◆ Data for this task ◆
┌────────

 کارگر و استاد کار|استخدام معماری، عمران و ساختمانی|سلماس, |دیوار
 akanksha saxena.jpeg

└────────
┌────────

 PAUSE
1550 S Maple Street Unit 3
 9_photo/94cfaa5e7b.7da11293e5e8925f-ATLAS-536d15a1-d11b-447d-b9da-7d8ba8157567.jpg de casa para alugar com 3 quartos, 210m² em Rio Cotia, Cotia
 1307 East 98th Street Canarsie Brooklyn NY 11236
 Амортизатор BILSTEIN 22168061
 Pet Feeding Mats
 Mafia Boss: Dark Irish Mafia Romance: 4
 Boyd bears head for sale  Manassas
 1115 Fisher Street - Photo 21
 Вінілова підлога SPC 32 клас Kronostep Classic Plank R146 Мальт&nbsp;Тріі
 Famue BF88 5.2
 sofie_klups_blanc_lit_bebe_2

└────────
┌────────

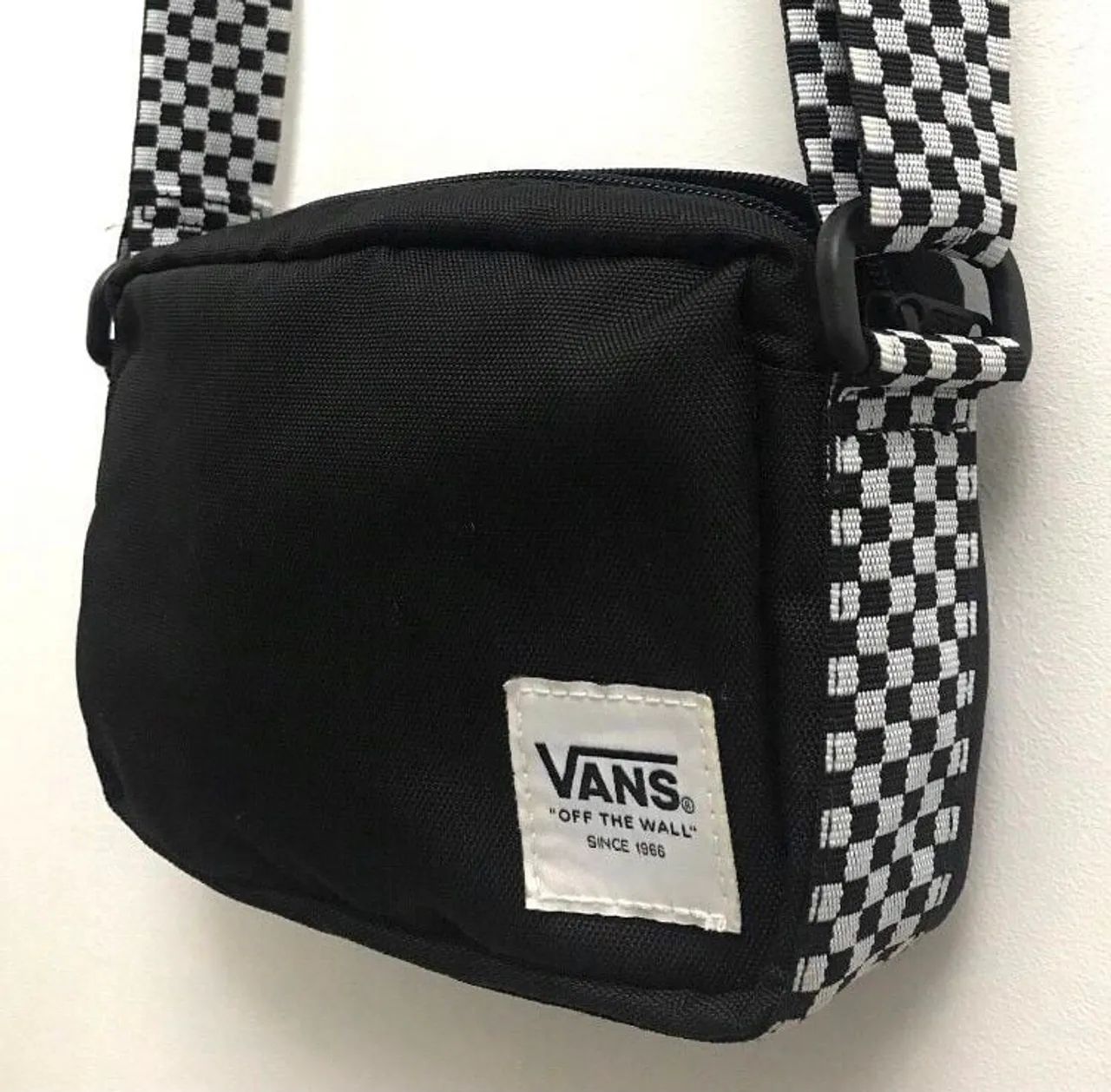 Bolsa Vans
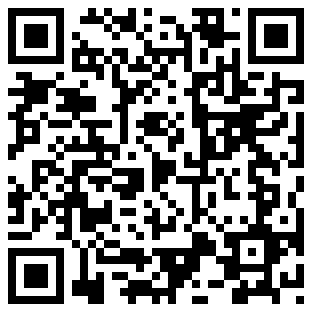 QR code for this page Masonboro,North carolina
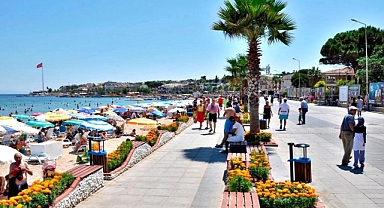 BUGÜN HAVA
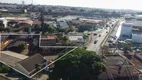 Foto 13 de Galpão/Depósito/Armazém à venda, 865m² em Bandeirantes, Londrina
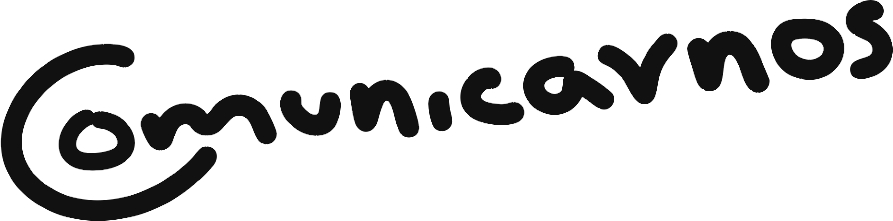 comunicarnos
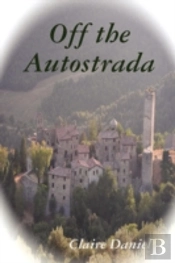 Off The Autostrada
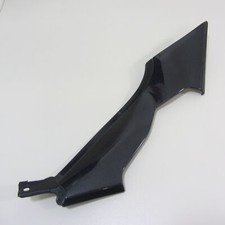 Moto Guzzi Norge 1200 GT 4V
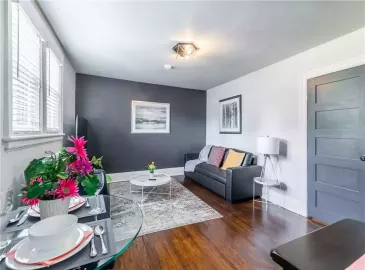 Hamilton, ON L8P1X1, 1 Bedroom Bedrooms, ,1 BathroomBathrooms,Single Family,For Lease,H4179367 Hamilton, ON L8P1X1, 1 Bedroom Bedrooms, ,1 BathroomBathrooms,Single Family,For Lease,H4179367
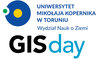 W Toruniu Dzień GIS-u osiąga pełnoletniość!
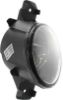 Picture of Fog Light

└────────

◆ Exercise directions ◆
Repeat everything in the listing from the line containing "کارگر و استاد" down to the line containing "akanksha saxena.jpeg", both included.

◆ Response to this task ◆
 کارگر و استاد کار|استخدام معماری، عمران و ساختمانی|سلماس, |دیوار
 akanksha saxena.jpeg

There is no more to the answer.